## start Recorded information
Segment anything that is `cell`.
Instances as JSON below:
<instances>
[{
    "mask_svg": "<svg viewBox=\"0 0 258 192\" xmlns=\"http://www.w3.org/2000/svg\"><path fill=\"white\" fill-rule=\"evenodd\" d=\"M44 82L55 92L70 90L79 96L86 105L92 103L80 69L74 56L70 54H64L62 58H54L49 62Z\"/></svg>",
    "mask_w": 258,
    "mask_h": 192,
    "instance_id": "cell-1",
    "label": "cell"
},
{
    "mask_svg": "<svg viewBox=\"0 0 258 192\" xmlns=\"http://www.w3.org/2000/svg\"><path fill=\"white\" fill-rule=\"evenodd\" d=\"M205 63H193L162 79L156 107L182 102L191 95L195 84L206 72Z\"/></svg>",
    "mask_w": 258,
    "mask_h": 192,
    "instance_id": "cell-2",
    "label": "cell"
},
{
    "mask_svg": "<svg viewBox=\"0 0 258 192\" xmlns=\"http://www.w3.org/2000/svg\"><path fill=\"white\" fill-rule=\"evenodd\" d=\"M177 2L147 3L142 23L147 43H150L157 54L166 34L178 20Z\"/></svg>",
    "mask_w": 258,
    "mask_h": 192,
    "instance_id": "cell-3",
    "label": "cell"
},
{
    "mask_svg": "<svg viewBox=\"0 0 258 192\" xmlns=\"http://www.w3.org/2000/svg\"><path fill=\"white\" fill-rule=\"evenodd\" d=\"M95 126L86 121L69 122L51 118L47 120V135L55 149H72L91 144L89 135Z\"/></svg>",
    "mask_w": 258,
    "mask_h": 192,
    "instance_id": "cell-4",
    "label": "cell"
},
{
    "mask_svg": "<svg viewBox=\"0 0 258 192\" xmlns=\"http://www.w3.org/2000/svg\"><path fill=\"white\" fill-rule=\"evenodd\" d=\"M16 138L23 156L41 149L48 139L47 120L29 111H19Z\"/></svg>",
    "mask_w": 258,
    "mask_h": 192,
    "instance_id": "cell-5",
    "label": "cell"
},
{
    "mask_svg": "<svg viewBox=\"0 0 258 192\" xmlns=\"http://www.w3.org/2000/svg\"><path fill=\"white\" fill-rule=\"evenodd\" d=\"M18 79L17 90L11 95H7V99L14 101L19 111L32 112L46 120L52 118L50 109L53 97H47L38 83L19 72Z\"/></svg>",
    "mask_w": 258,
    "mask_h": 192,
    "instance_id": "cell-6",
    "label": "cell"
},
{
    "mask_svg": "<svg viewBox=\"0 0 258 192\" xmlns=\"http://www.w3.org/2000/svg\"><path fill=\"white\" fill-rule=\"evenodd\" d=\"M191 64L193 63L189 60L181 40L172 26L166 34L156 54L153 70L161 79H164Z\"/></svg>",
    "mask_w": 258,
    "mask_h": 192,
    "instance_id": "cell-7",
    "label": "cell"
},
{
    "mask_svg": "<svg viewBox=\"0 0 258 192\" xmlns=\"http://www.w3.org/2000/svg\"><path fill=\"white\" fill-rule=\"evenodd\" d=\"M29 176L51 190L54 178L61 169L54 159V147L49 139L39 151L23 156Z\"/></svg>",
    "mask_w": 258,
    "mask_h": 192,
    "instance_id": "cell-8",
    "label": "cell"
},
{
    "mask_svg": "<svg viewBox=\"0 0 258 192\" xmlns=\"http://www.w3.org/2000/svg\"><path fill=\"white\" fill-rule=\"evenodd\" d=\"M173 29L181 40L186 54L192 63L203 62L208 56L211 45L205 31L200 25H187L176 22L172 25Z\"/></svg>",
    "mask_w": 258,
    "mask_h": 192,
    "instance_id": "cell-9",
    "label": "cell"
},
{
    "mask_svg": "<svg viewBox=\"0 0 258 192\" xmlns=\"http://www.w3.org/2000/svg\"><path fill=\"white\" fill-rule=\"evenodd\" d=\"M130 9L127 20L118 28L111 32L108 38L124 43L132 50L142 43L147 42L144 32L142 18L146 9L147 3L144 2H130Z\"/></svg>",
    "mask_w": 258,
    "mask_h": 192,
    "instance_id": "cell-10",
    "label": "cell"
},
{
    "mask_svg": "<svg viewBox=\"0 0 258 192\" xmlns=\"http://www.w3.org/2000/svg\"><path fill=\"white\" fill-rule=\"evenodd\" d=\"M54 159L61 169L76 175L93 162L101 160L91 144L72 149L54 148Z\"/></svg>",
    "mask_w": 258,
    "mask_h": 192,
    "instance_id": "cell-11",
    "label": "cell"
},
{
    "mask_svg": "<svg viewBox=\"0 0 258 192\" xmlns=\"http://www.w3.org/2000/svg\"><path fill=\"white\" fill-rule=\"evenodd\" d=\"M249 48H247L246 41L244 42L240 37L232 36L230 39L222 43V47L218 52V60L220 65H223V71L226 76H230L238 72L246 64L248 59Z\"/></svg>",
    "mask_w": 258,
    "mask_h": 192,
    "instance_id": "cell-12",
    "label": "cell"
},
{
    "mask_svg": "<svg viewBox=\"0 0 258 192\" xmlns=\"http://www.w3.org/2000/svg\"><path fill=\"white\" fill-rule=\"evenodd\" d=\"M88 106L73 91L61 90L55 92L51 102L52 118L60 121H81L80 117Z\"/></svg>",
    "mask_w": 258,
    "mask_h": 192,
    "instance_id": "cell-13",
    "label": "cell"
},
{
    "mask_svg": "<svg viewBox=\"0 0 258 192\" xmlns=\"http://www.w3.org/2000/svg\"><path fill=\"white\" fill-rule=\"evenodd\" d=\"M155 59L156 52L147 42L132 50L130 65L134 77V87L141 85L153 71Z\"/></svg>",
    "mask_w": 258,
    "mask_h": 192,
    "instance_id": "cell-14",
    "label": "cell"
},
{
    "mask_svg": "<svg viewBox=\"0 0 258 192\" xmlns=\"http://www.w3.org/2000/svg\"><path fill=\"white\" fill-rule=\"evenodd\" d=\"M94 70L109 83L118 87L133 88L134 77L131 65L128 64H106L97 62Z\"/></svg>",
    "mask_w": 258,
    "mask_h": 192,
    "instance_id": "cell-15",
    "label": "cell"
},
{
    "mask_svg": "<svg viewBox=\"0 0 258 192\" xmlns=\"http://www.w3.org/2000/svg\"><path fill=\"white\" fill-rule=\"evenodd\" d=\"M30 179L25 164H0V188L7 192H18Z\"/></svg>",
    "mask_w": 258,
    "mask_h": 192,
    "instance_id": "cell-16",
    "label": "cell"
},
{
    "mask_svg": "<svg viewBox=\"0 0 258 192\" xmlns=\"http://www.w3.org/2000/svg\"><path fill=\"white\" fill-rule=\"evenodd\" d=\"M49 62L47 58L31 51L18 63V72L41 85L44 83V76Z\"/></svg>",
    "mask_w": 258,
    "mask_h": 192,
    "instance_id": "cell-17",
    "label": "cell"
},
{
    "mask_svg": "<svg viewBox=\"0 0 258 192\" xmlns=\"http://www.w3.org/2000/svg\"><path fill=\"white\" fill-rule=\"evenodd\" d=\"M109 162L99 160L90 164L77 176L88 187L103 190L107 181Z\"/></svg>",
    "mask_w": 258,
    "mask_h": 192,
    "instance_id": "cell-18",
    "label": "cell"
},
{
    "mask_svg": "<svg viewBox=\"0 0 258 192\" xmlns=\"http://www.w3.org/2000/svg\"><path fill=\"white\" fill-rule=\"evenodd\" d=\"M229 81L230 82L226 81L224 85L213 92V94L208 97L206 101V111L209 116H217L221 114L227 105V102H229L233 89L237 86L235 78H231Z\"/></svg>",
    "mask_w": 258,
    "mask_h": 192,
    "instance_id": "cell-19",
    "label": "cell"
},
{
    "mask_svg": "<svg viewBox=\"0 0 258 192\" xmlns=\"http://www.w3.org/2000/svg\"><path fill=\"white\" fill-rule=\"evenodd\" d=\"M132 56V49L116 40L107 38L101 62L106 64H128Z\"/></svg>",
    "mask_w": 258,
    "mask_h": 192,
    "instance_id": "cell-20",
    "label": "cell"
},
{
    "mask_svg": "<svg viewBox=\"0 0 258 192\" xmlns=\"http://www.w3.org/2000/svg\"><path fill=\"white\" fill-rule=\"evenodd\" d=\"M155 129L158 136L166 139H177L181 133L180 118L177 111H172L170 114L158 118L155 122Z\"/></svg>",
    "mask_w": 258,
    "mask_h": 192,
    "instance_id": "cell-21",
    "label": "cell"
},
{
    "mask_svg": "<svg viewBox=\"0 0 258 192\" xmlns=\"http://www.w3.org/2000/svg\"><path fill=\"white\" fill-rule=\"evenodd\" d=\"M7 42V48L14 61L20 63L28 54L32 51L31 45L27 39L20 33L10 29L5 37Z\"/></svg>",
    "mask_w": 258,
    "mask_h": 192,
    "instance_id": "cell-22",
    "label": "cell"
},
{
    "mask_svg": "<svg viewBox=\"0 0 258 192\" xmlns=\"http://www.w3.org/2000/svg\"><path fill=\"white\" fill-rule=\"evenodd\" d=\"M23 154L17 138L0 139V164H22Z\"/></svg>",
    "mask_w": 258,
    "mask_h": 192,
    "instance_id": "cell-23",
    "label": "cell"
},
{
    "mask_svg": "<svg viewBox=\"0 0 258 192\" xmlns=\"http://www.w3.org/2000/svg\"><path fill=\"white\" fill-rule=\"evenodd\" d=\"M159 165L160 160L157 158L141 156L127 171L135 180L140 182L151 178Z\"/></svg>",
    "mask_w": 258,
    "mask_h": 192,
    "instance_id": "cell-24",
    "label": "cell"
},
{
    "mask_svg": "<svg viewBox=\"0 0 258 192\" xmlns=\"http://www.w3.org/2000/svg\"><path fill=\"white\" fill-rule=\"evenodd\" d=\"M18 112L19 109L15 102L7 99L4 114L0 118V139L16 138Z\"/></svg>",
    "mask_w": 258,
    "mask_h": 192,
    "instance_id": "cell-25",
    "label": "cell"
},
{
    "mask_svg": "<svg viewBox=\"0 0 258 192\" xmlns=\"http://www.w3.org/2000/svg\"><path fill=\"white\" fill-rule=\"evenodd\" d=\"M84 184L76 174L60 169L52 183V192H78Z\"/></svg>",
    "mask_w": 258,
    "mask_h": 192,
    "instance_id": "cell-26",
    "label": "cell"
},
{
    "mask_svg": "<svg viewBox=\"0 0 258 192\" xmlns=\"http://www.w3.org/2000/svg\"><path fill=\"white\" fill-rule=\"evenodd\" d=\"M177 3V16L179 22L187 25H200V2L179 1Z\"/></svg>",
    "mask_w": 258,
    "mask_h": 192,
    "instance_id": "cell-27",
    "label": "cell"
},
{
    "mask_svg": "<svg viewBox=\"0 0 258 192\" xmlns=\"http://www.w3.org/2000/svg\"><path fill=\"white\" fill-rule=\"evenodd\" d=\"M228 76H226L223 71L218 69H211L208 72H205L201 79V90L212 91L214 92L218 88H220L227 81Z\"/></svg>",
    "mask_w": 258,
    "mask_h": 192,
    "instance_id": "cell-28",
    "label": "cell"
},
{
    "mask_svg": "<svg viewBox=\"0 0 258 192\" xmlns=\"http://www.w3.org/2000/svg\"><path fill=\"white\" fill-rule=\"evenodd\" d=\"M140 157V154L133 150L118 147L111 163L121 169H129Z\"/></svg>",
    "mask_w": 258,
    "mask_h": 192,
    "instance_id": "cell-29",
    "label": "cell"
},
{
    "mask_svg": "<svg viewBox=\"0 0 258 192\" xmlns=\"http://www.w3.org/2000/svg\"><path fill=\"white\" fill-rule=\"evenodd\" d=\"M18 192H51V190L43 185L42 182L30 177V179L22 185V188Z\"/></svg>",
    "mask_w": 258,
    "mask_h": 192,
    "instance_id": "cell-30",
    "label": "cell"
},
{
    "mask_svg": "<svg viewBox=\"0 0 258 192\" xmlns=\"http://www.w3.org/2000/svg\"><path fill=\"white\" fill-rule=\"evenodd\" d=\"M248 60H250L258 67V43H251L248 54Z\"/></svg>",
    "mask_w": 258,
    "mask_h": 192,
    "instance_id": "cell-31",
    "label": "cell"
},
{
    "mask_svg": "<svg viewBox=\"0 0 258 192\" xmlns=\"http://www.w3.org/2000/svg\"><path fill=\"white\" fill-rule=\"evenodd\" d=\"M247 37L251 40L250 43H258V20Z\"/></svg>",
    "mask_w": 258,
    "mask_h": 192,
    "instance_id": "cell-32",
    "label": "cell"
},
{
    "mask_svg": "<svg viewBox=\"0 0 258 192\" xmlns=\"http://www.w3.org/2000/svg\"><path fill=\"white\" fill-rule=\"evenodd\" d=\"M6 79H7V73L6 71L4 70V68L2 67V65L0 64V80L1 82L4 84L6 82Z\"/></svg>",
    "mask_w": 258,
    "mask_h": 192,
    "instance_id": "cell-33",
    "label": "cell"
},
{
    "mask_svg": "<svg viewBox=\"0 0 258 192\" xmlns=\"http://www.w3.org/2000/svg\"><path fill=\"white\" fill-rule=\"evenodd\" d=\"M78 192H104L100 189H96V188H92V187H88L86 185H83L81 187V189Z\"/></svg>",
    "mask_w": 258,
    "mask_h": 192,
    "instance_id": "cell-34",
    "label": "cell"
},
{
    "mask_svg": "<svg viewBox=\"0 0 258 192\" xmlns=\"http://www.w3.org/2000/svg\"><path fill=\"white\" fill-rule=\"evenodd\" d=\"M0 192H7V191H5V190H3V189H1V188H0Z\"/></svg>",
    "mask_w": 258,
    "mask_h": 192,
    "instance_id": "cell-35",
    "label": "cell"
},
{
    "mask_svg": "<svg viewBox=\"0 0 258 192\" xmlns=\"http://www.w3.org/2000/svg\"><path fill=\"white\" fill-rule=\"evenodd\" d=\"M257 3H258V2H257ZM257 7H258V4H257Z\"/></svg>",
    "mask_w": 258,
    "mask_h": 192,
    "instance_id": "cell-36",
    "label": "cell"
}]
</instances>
## end Recorded information
What this task involves:
Retype the data above, starting at its first line and ending with the line that contains "82L55 92L70 90L79". Include both of those lines and keep every character the same.

Complete response:
Segment anything that is `cell`.
Instances as JSON below:
<instances>
[{
    "mask_svg": "<svg viewBox=\"0 0 258 192\" xmlns=\"http://www.w3.org/2000/svg\"><path fill=\"white\" fill-rule=\"evenodd\" d=\"M44 82L55 92L70 90L79 96L86 105L92 103L80 69L74 56L70 54H64L62 58H54L49 62Z\"/></svg>",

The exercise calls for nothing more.